> **Selected excerpt**:
----------

BIMB Securities has foreseen policy shifts Malaysia from import-driven to localization-driven electric vehicle (EV) growth, pushing foreign original equipment manufacturers (OEMs) toward completely knocked down (CKD) assembly.

The research house said in a recent note that Malaysia’s recent protectionist measure, will require all completely built-up (CBU) EV imports to meet a minimum cost, insurance and freight (CIF) value of MYR 200,000 ($50,333) and power output of at least 180kW, is structurally positive for CKD-focused local players but raises affordability and EV adoption risks in the country.

According to the research house, the new policy clearly segments Malaysia’s EV market into three distinct tiers.

It sees only premium high-performance completely built-up (CBU) EVs meeting the criteria will continue to be imported.

These include flagship models such as the BYD Sealion 7, Denza D9, BMW iX xDrive50, and select high-end Tesla and luxury European offerings, all expected to retail well above MYR 300,000 ($75,500) on-the-road (OTR).

In contrast, the popular mass-premium segment (MYR 150,000 [$37,750]–MYR 250,000 [$62,917]) will face a significant thinning of choices, with many current bestsellers likely to be discontinued for new CBU imports or priced out of the market.

“This creates a noticeable gap in EV offerings, leaving Malaysian buyers with limited affordable options outside of locally assembled models,” it said.

BIMB opined that this latest policy represents the logical third stage of Malaysia’s long-term EV industrial plan.

This move is seen as a strategic “checkmate” — discouraging brands that want CBU margins without local commitment — and rewarding those who invest with full market access.

Malaysia’s side of the bargain is equally clear: jobs, technology transfer, and lasting economic spillover.

----------

> **Recorded data**:
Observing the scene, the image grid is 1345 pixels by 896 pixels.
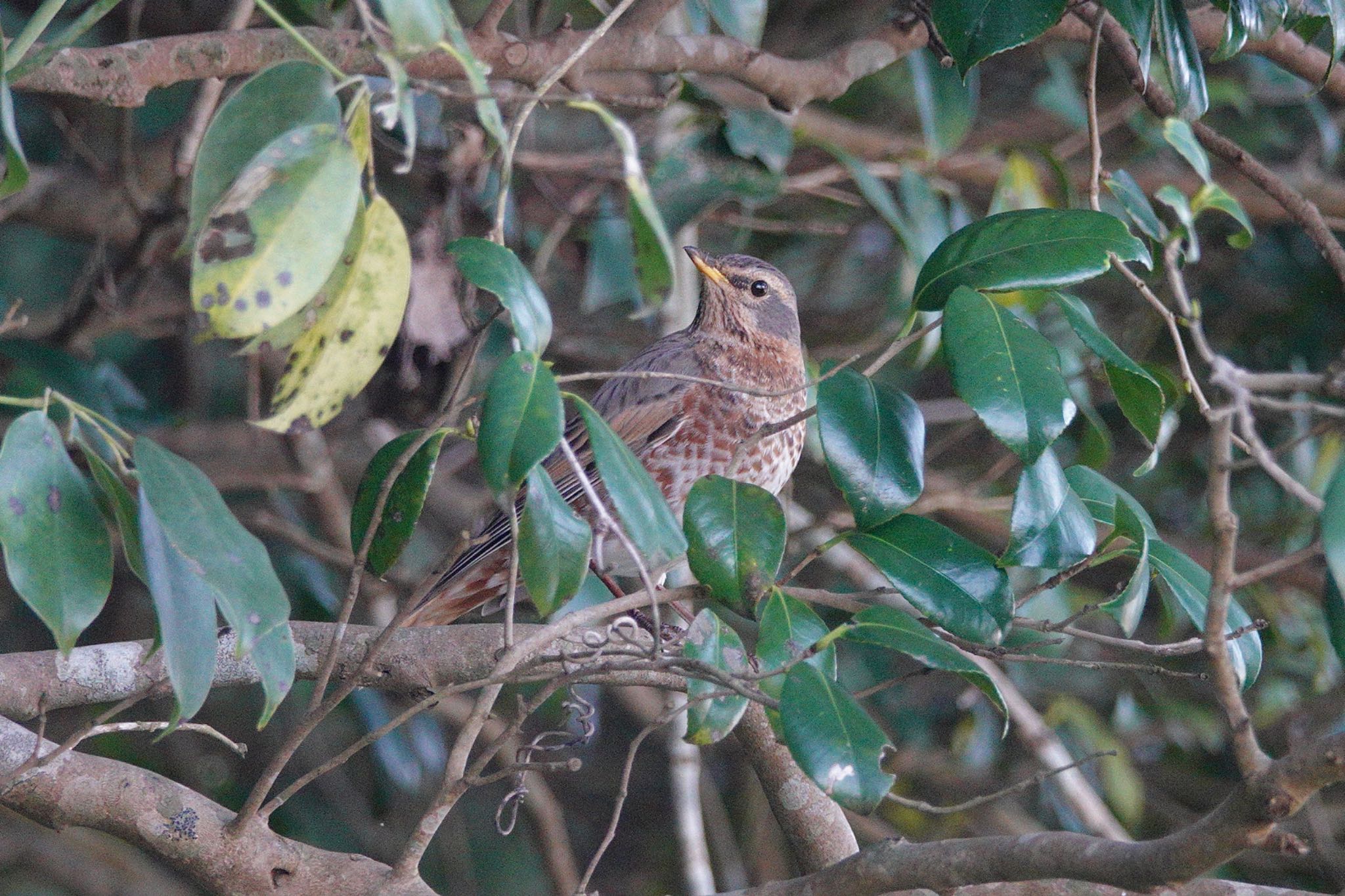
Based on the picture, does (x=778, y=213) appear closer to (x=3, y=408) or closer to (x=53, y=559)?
(x=3, y=408)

----------

> **Instruction**:
Retype everything from "The research house said" down to "to be imported." in the article on Malaysia's EV import policy, word for word.

> **Finished task**:
The research house said in a recent note that Malaysia’s recent protectionist measure, will require all completely built-up (CBU) EV imports to meet a minimum cost, insurance and freight (CIF) value of MYR 200,000 ($50,333) and power output of at least 180kW, is structurally positive for CKD-focused local players but raises affordability and EV adoption risks in the country.

According to the research house, the new policy clearly segments Malaysia’s EV market into three distinct tiers.

It sees only premium high-performance completely built-up (CBU) EVs meeting the criteria will continue to be imported.